Difficile à la vue de la pochette de ce premier album des allemands de Rammstein d’imaginer le style pratiqué par ces derniers. Devant de magnifiques tournesols géants d’un orange délicieux bien kitch, le groupe pose torse nu, les muscles huilés et turgescents. Un rare condensé de communication ambigüe et décalée tant la musique de Rammstein est aux antipodes de cette imagerie. En effet, "Herzeleid" (peine de cœur) est à ce jour, probablement l’album le plus violent du groupe.
La musique proposée est en effet très brutale et se base sur un Heavy métal axé sur des rythmiques surpuissantes et largement mâtiné de sonorités industrielles et techno. Si l’on peut se risquer à faire quelques parallèles avec ce qu’avaient fait Ministry ou Nine Inch Nail auparavant, le résultat est ici bien plus orienté métal et surtout le mode d’expression est bien plus direct et basique. A ce titre, on peut considérer que Rammstein , avec ce premier disque, a réellement été novateur et surtout à l’origine d’un nouveau style musical au croisement de différents mouvements.
De fait, si l’efficacité et la puissance semblent être les leitmotivs du groupe, c’est plutôt ce coté crossover / fusion qui apparait intéressant. Durant la période qui couvre la sortie de ses deux premiers disques, le groupe a rassemblé des fans venus de tous horizons, Techno, Metal, Industriel, Gothique… grâce à un exceptionnel sens du riff et de la mélodie.

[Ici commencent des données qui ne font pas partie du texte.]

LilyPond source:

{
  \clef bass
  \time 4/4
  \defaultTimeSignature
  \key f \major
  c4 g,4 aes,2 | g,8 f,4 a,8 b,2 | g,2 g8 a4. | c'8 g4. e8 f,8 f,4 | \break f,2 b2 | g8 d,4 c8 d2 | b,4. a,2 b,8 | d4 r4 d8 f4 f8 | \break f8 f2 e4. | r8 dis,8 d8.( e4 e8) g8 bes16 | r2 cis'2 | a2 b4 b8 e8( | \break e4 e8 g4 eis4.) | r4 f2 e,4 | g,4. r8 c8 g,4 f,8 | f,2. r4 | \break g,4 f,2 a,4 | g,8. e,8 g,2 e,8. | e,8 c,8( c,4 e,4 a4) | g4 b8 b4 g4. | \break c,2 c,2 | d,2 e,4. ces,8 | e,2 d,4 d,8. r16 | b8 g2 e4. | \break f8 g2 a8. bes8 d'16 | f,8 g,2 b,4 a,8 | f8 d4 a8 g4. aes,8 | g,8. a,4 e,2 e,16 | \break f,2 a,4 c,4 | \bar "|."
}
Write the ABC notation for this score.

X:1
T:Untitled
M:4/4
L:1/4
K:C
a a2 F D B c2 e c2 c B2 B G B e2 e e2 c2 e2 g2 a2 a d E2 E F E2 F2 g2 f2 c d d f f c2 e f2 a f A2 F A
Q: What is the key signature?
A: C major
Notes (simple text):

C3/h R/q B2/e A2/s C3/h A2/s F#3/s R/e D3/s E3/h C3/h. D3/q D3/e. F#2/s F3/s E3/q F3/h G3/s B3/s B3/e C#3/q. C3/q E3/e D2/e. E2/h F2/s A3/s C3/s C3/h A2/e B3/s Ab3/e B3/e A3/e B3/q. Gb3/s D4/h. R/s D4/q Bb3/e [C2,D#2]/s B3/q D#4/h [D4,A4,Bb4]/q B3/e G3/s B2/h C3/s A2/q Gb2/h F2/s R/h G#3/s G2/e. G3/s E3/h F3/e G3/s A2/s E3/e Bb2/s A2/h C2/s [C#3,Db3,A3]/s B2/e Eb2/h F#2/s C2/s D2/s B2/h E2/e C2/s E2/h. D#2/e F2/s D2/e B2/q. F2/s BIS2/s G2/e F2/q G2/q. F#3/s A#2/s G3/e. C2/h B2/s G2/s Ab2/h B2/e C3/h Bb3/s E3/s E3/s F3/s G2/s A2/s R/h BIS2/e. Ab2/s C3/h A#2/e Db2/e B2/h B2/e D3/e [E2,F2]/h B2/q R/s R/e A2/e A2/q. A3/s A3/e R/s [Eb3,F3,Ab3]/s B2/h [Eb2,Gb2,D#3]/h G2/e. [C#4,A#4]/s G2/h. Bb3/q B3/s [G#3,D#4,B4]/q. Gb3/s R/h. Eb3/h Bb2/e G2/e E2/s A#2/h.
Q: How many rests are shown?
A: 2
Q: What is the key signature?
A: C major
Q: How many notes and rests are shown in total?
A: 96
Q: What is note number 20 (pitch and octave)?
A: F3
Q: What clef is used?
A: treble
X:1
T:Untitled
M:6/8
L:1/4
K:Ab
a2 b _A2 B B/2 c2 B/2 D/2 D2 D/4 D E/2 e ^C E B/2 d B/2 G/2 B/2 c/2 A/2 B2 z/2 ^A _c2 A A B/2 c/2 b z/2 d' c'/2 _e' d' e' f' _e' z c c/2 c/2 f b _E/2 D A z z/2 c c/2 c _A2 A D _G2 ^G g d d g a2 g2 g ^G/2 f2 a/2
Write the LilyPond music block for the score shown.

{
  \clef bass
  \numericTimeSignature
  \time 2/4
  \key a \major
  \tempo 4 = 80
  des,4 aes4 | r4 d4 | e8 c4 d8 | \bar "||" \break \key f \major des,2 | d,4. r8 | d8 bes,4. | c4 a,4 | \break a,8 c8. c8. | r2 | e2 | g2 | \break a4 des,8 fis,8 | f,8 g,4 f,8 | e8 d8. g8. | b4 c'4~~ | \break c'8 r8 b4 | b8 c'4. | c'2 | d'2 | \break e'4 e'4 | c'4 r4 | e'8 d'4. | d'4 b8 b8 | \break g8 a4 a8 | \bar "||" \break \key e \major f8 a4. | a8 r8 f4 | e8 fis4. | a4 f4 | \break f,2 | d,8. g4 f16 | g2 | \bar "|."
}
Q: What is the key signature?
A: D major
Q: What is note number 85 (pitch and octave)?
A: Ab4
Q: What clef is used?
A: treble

En effet, si le pari de chanter en allemand, de proposer une musique très martiale et violente et d’adopter une imagerie aussi provocante que dérangeante semble aussi courageux que suicidaire, les atouts sont heureusement nombreux. A commencer par le chant rauque et grave de Till Lindemann dont la puissance est renforcée par les sonorités de la langue allemande mais également les guitares tranchantes et robustes qui privilégient les riffs basiques au détriment des très rares soli. 'Wollt Ihr Das Bett In Flammen Sehen' (Voulez vous voir le lit en feu ?), 'Heirate Mich' (Epouse moi), 'Du Riechst Su Gut' (Tu sens si bon), 'Asche Zu Asche', 'Der Meister' (Le maître), 'Das Alte Leid' (Cette vieille douleur), autant de titres dont la structure tourne essentiellement autour de riffd de guitares survitaminés et de refrains imparables, le tout agrémenté de petites mélodies émanant des claviers ou des vocaux.
Certains de ces morceaux sont désormais des classiques incontournables du groupe, tels 'Rammstein' qui évoque un accident survenu lors d’un meeting aérien sur la base militaire américaine de Ramstein, en Allemagne ou la balade 'Seemann' qui a mi parcours présente Rammstein sous une autre facette et qui fera quelques années plus tard l’objet d’une très belle reprise par Nina Hagen et Apocalyptica.
Malgré un son qui manque un peu de modernité, "Herzeleid" est une franche réussite musicale et présente une formation hyper efficace et puissante. L’album manque peut être encore d’un peu de subtilité et de variété pour pouvoir être considéré comme un disque intemporel mais pour ce qui est de provoquer du headbanging et de servir d’exutoire, on fait difficilement mieux.